It’s such a curious thing at times to witness Montaigne describing a soul. The first thought upon hearing it is Cartesian, that the soul is something separate from the body, perhaps immortal. But as I’ve noted elsewhere, Montaigne stubbornly opposed the idea of a soul that outlives the body. So when he speaks of it, it must be taken in context of a body that will someday perish.
And so consider this passage:
We must consider how our soul is often agitated by diverse passions. And just as in our body they say there is an assemblage of diverse humors, of which that one is master which most ordinarily rules within us, according to our constitution; so in our soul, though various impulses stir it, there must be one that remains master of the field. Its advantage is not complete, however; because of the volatility and pliancy of our soul, the weaker ones on occasion regain the lost ground and make a brief attack in their turn.

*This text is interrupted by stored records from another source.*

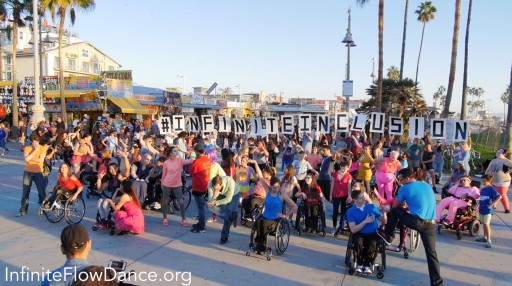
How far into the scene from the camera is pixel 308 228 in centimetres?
830

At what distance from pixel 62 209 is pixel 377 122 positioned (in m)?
9.35

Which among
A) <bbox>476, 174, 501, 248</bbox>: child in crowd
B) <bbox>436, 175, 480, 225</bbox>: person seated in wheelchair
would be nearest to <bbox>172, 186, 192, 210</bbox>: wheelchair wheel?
<bbox>436, 175, 480, 225</bbox>: person seated in wheelchair

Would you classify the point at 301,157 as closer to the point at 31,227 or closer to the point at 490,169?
the point at 490,169

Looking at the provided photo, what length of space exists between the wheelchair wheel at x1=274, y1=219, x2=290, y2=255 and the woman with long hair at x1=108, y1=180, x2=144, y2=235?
9.15 feet

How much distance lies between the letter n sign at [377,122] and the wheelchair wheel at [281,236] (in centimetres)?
716

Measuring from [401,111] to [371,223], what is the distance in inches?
1068

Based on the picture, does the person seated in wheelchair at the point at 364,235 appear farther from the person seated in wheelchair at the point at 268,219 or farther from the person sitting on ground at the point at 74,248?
the person sitting on ground at the point at 74,248

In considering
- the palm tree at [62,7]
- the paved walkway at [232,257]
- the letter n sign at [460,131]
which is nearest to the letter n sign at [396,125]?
the letter n sign at [460,131]

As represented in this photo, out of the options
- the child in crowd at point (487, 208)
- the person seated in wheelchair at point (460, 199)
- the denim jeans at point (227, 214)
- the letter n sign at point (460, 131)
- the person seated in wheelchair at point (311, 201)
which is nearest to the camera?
the denim jeans at point (227, 214)

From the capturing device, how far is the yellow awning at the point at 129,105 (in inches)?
1241

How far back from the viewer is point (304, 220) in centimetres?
834

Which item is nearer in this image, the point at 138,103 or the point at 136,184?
the point at 136,184

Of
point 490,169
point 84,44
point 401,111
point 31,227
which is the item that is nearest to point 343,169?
point 490,169

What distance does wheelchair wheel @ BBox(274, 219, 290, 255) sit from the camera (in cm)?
683
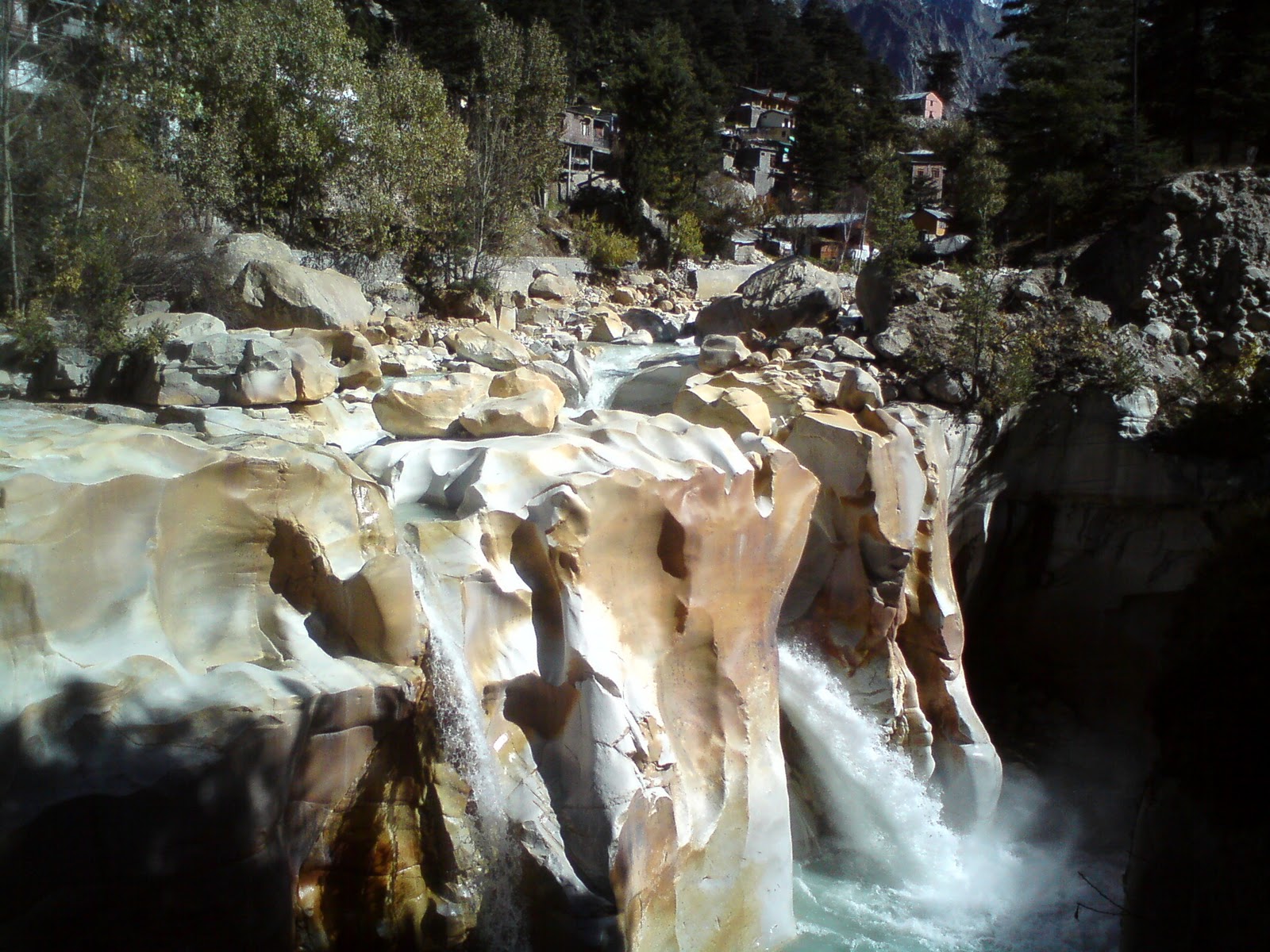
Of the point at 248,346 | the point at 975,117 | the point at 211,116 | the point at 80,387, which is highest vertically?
the point at 975,117

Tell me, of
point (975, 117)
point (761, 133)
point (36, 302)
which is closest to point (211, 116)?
point (36, 302)

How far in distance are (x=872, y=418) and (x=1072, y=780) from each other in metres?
4.88

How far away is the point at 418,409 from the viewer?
26.3ft

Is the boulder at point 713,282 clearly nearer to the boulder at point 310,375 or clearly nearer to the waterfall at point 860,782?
the boulder at point 310,375

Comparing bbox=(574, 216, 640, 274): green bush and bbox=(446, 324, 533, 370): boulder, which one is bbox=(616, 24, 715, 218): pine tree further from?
bbox=(446, 324, 533, 370): boulder

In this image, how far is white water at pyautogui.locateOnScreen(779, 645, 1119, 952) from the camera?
26.9 ft

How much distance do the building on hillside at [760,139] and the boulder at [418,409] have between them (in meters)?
30.6

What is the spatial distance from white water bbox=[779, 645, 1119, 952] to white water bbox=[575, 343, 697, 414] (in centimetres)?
494

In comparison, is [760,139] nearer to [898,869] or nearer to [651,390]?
[651,390]

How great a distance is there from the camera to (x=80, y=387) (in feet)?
33.0

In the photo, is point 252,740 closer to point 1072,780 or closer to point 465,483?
point 465,483

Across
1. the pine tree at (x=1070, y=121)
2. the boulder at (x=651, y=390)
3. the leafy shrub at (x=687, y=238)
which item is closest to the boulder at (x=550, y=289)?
the leafy shrub at (x=687, y=238)

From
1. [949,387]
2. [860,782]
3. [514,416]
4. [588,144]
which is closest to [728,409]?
[514,416]

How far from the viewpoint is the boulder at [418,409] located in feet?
26.3
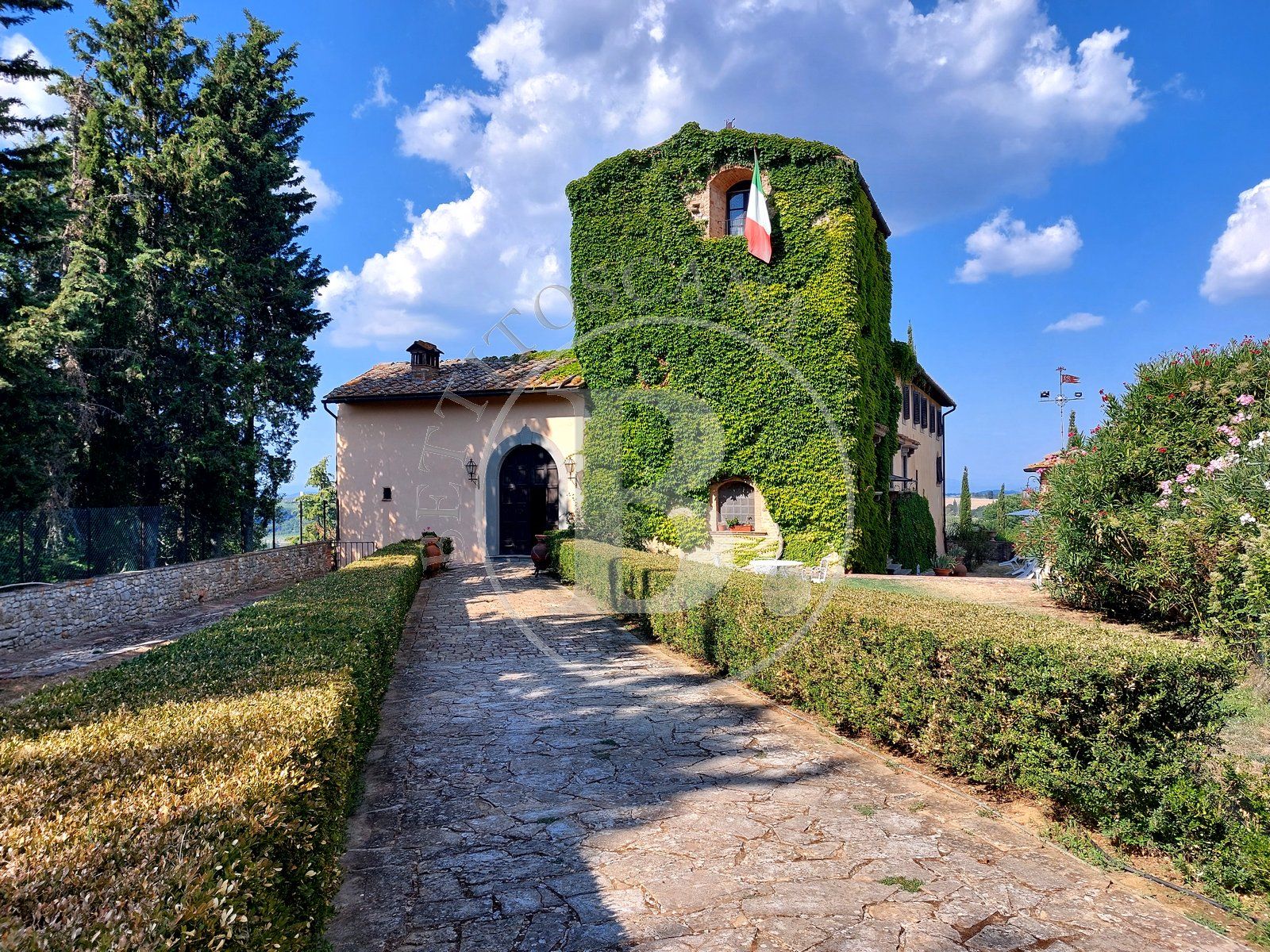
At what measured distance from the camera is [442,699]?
270 inches

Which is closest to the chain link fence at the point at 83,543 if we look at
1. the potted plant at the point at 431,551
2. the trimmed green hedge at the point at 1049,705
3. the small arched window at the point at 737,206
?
the potted plant at the point at 431,551

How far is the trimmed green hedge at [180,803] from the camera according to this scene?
1.66 m

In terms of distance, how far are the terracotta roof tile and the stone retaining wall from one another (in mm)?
5753

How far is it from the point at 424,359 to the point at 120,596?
497 inches

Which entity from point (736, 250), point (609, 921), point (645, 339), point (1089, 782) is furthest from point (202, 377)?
point (1089, 782)

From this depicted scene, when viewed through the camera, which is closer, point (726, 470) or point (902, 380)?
point (726, 470)

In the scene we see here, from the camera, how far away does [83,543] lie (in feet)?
38.5

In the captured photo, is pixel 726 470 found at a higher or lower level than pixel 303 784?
higher

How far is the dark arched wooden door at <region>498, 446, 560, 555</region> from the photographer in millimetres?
20859

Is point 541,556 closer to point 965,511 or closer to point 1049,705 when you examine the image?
point 1049,705

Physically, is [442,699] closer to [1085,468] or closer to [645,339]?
[1085,468]

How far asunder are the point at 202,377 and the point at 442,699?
554 inches

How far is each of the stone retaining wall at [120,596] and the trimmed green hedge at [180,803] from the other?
7313 millimetres

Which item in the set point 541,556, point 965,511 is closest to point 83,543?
point 541,556
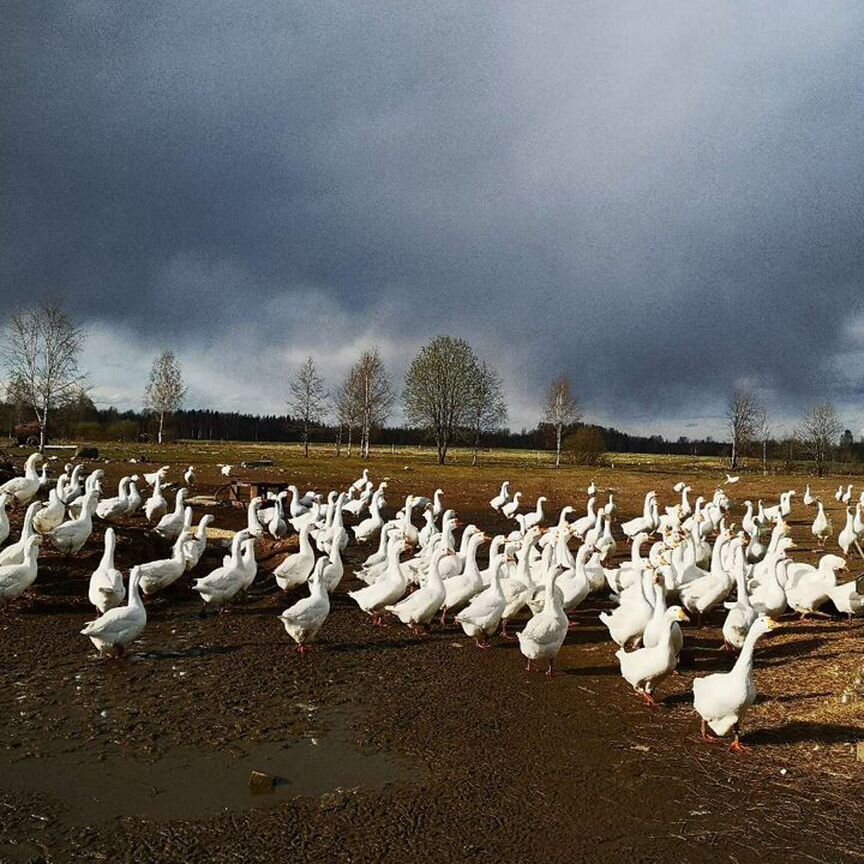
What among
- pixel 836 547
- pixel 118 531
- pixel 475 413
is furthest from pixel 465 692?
pixel 475 413

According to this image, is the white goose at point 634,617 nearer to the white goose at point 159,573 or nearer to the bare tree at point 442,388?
the white goose at point 159,573

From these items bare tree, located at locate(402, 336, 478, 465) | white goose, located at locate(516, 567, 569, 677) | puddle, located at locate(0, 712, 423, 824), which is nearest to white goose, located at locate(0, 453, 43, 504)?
puddle, located at locate(0, 712, 423, 824)

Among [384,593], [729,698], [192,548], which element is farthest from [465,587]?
[729,698]

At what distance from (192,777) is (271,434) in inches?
6025

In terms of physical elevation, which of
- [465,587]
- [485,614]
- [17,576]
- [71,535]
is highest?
[71,535]

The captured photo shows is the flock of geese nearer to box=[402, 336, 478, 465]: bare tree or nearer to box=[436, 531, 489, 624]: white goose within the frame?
box=[436, 531, 489, 624]: white goose

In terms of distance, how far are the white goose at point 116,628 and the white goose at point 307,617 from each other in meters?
1.98

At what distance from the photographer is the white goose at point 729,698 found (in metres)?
7.38

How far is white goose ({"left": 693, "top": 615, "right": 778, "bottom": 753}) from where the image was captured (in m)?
7.38

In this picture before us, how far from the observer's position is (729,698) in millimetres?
7398

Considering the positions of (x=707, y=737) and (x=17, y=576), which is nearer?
(x=707, y=737)

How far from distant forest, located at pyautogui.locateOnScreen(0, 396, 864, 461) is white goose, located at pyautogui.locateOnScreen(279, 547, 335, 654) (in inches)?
2244

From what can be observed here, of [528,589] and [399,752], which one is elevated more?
[528,589]

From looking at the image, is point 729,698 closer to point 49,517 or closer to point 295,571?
point 295,571
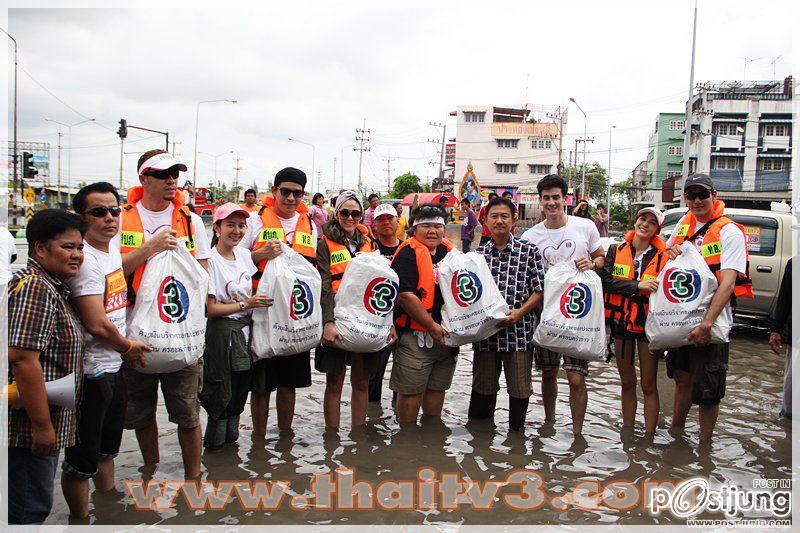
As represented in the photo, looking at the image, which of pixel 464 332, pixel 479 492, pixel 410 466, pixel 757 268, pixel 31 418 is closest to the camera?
pixel 31 418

I was about to write how even in the matter of the soul, Montaigne holds onto his bits and pieces. But then it struck me—maybe that’s where Montaigne’s bits and pieces always dwell. Perhaps it is in the soul, as he sees it, where our great mysteries lie, where those strangers as unusual to us as other people lie hidden.
As an example, Montaigne writes about children who cry and laugh about the same thing. How frequently we say such things, that we do not know whether to laugh or to cry, whether we should be overcome with the absurd comedy before us or the tragic failure it masks.
This is how Montaigne sets up the odd circumstance of lamenting a dead person who we have no intention of celebrating in life. But he follows this up with a series of examples that are extremely unflattering. He starts by noting how he sometimes likes to scold his valet, but that doesn’t keep him from believing he is a fine fellow. Then he has this ice cold juxtaposition that includes his wife and Nero’s slain mother:
Whoever supposes, to see me look sometimes coldly, sometimes lovingly, on my wife, that either look is feigned, is a fool. Nero, taking leave of his mother, whom he was sending to be drowned, nevertheless underwent the emotion of this maternal farewell, and had a feeling of horror and pity.
This is a good time to remind readers that Montaigne has a very weird style of writing that, yes, comes across as charming at times, and so many writers are eager to point that out. But that same style can be horrifying as well. What must his unfortunate wife had thought, being thrown together in the same paragraph with Nero plotting his mother’s death, but feeling glum about it?
Then Montaigne writes something that puts me in mind of Etienne de La Boetie. It’s a continuing source of speculation for me why Montaigne wrote just once of his friend and then let go of him for the rest of his project. This paragraph suggests that this instinct to move on might be ingrained in him:
Kinship, old acquaintance, and friendship seize our imagination and get it passionately involved for the moment, according to their character; but the turn is so quick that it escapes us. “Nothing is known to match in lightning speed, The mind of man, passing from thought to deed. Whatever nature shows to human sight, Is not so swift as is the soul in flight. (Lucretius)
He closes out his examination by tying it all back to Pyrrhonism:
And for this reason we are wrong to try to compose a continuous body out of all this succession of feelings.